Detailing the work which he personally has done in order to bring this situation to a resolve, Cllr McBrearty states that it has been through his continued lobbying while working within Donegal County Council, that funding for the sewerage system in the affected housing estates has been secured, and that subsequent tenders have been submitted for selection.
“I have been making representations on behalf of those living in the estates in question, and as a result of this action, we in Donegal County Council have secured €250,000 for the preliminary design stage for an improved sewerage system.”
“Following on from this, four tenders for the project were submitted for the building of the new treatment system for St Johnston, and those tenders have now been sent to URS Consultant Engineers in Belfast for assessment, and once this process has been completed, the budget for the project then needs to come from Irish Water’s Capital Programme before it can finally begin.”
“This funding is required from Irish Water before we can commence with the project, and I am hopeful that this will happen, so that communities in St Johnston are no longer left with such an inadequate service.”
“I feel that the Environmental Protection Agency must also wake up and recognise that the poor condition of the sewerage system here is environmentally damaging, and places the health of locals in jeopardy.”
Praising the people of St Johnston for their patience, Cllr McBrearty has called on the people of the area to voice their anger regarding the unenviable situation in which they have found themselves these past few years, urging them to lodge an official complaint to the relevant authorities.
“The people of St Johnston have been fantastic during this whole debacle, and their patience has been nothing short of remarkable.”

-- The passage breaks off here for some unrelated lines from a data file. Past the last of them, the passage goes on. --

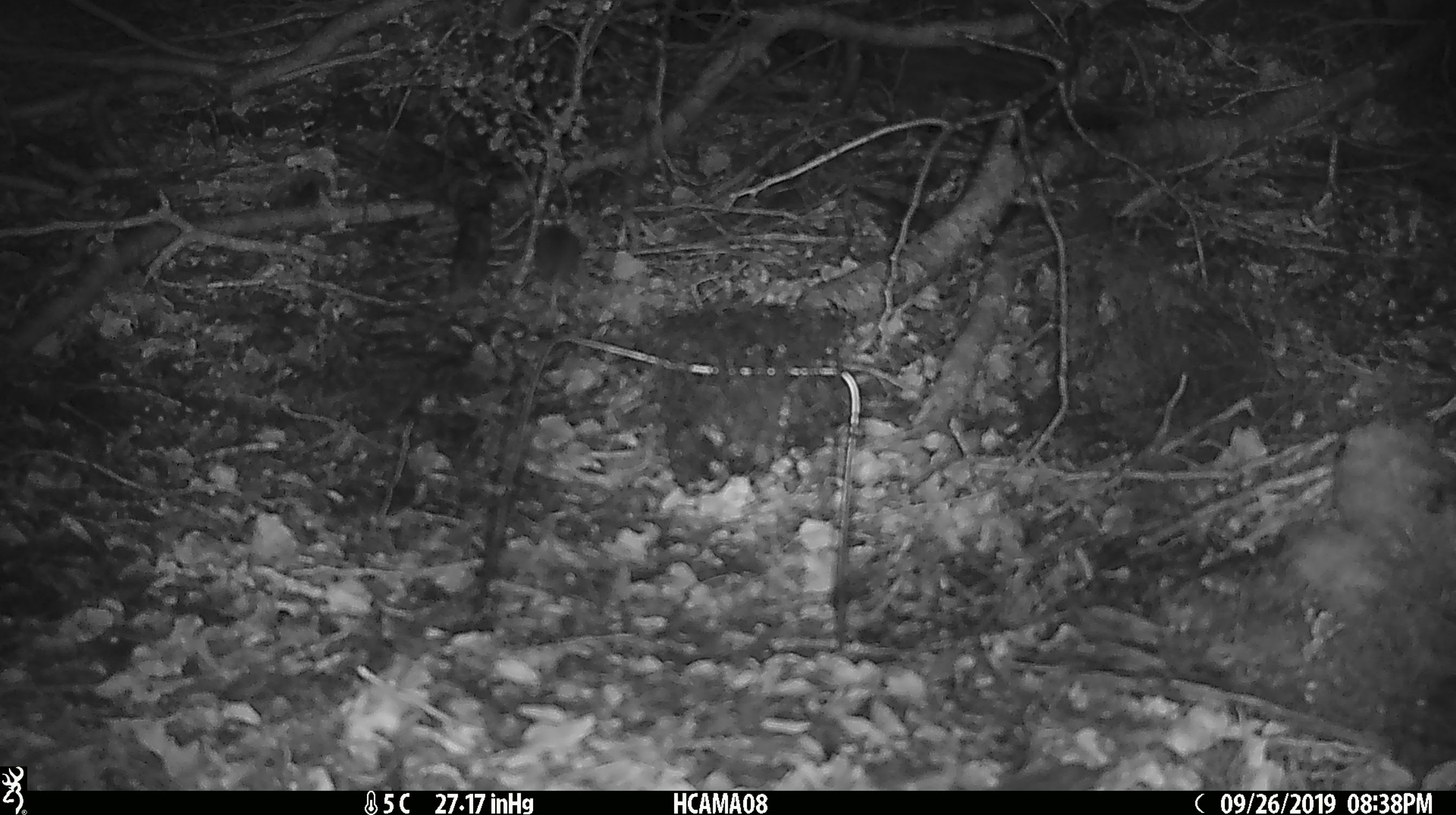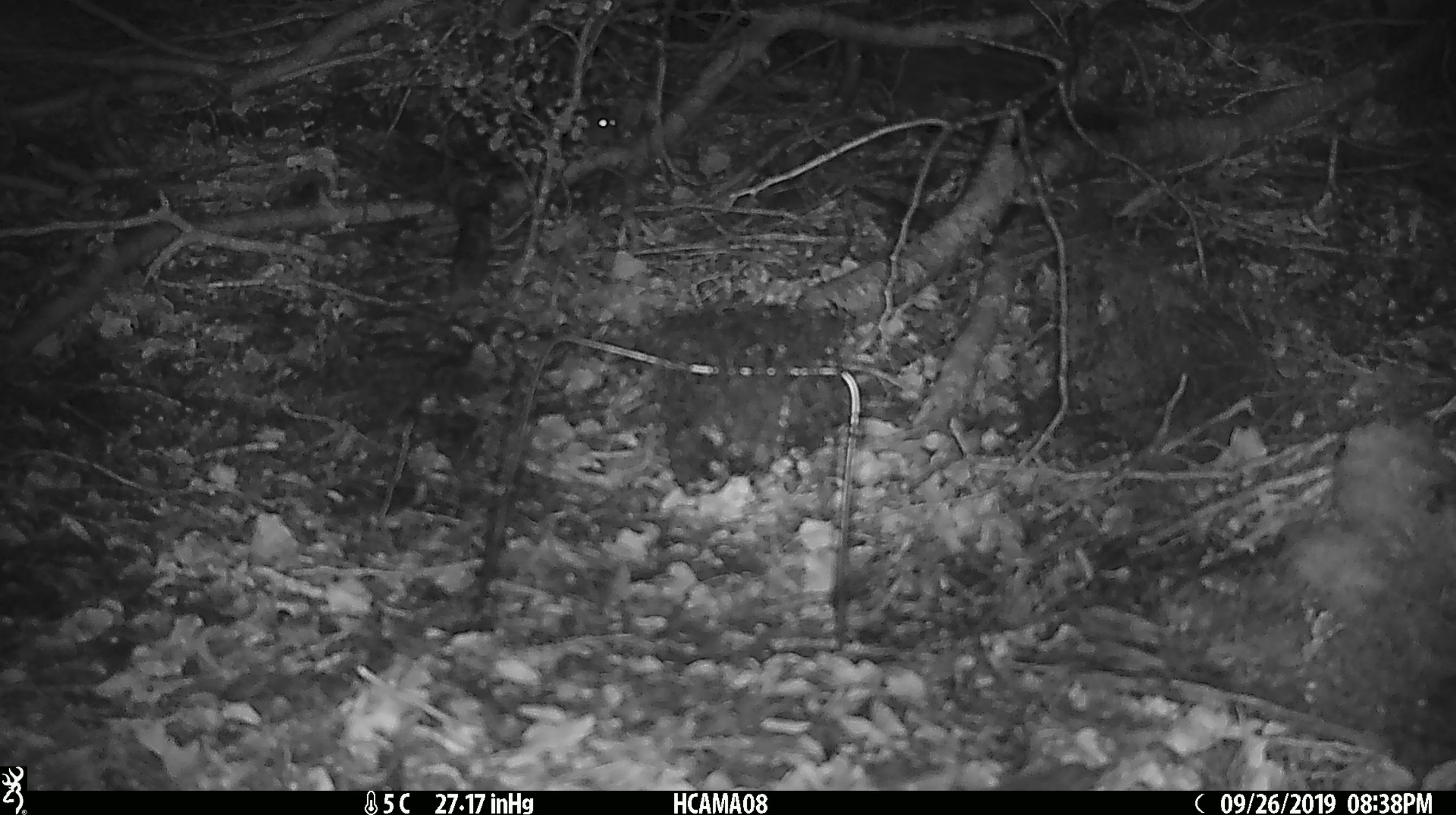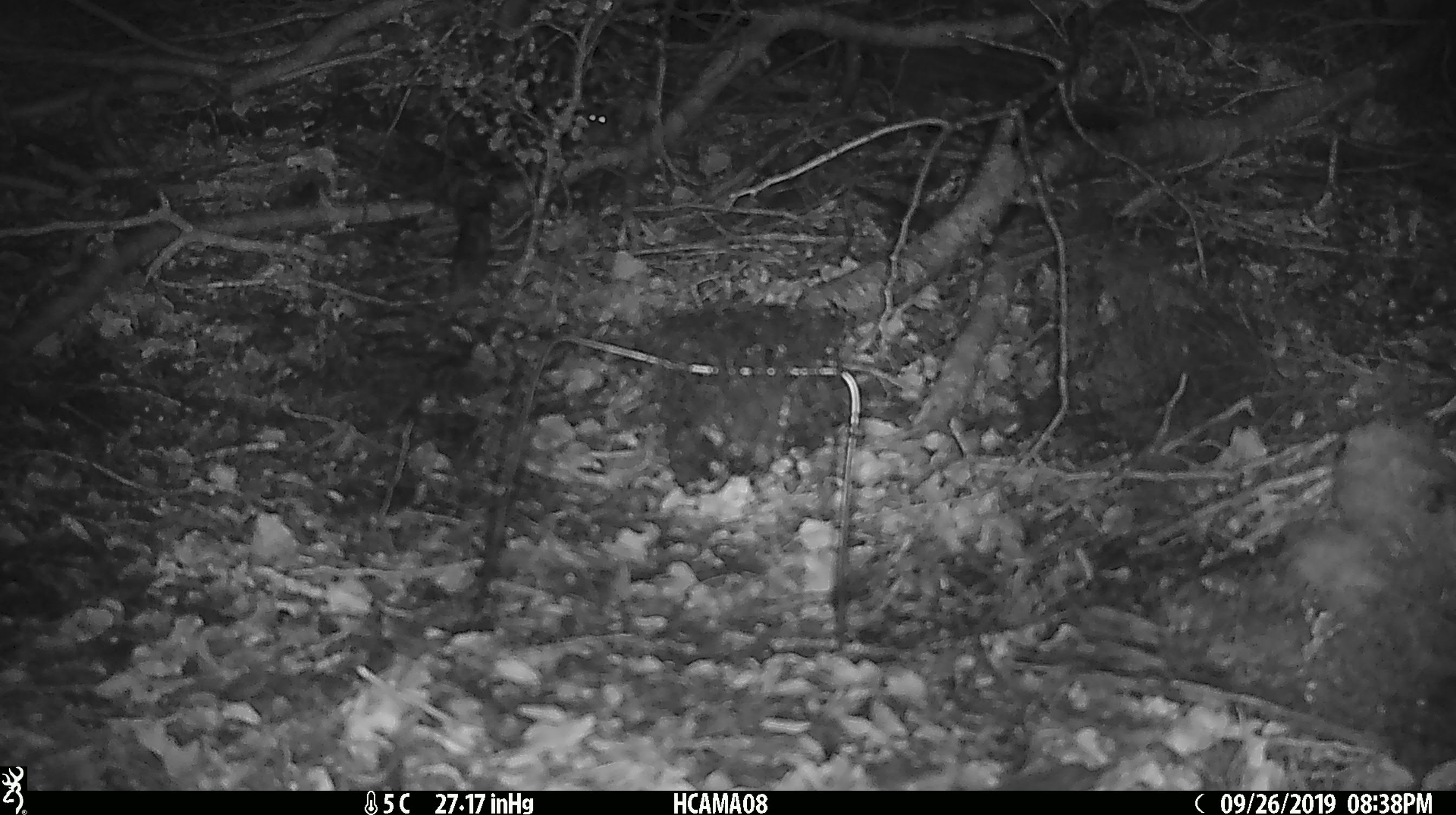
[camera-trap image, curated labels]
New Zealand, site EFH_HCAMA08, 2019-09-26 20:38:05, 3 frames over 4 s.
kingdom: Animalia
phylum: Chordata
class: Mammalia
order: Rodentia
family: Muridae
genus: Mus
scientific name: Mus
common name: mouse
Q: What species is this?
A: Mouse (Mus).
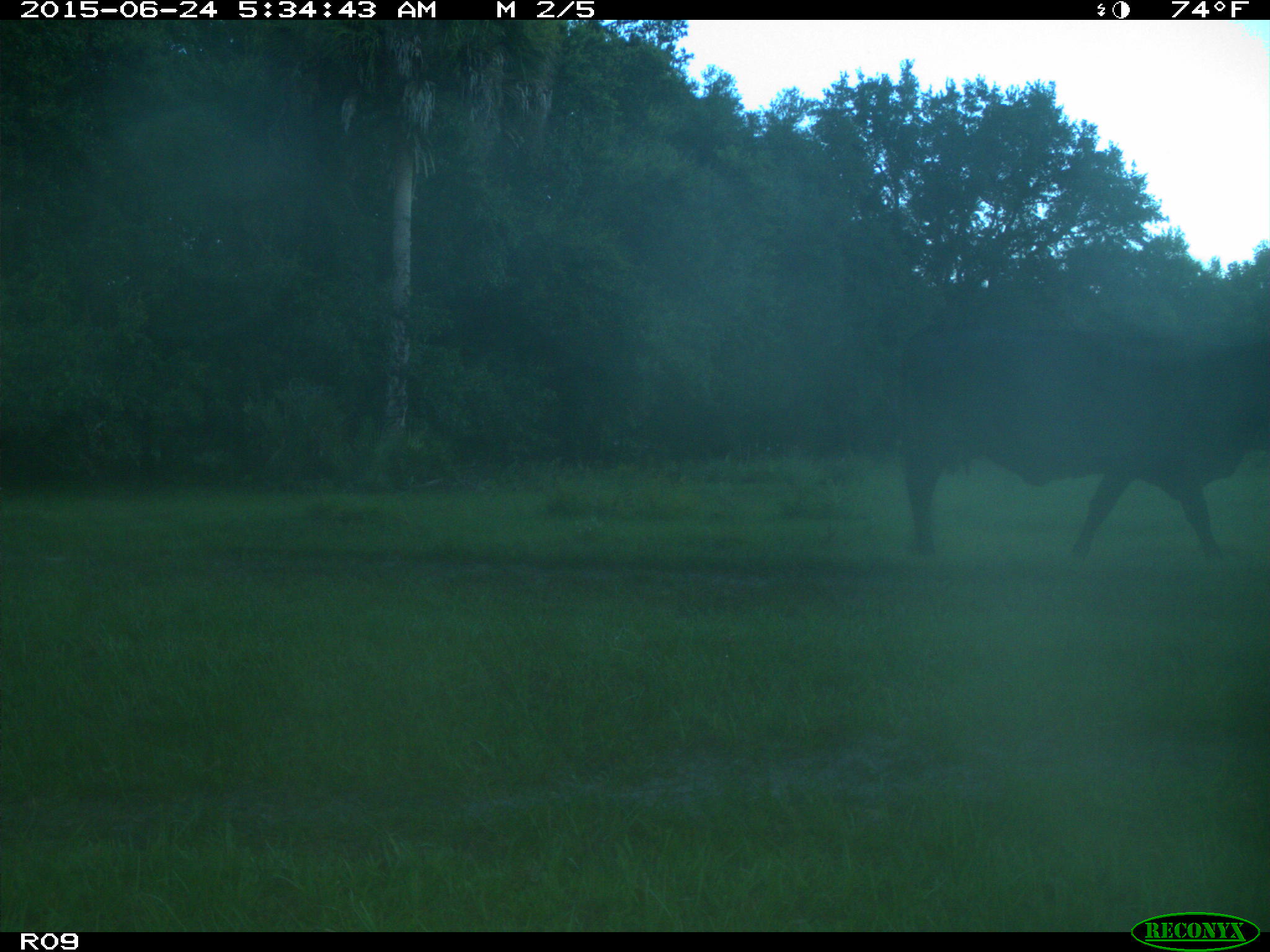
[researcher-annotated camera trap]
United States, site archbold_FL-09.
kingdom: Animalia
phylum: Chordata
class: Mammalia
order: Artiodactyla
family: Bovidae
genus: Bos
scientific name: Bos taurus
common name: domestic cow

“It’s now vital that people in this area make their feelings known, and I would ask them to get in contact with Irish Water, in the hope that this matter can finally be resolved. By airing their grievances to Irish Water, the people most affected by this terrible situation can let the utility body know that they aren’t going to stand for a service which is not fit for purpose; the more complaints which Irish Water receive from the people living here in St Johnston pertaining to this appalling service, then the greater the chance that Irish Water will subsequently earmark the St Johnston area for this much needed funding.”
Referring to the millions which have already been spent by the new water utility company on consultancy fees to date, McBrearty was also critical, citing the expenditure as being both ‘wasteful’ and something which - had it been spent much more wisely - could have greatly improved the infrastructure of towns such as St Johnston.
Complaints can be made to Irish Water by contacting them on Lo-Call 1890 278 278.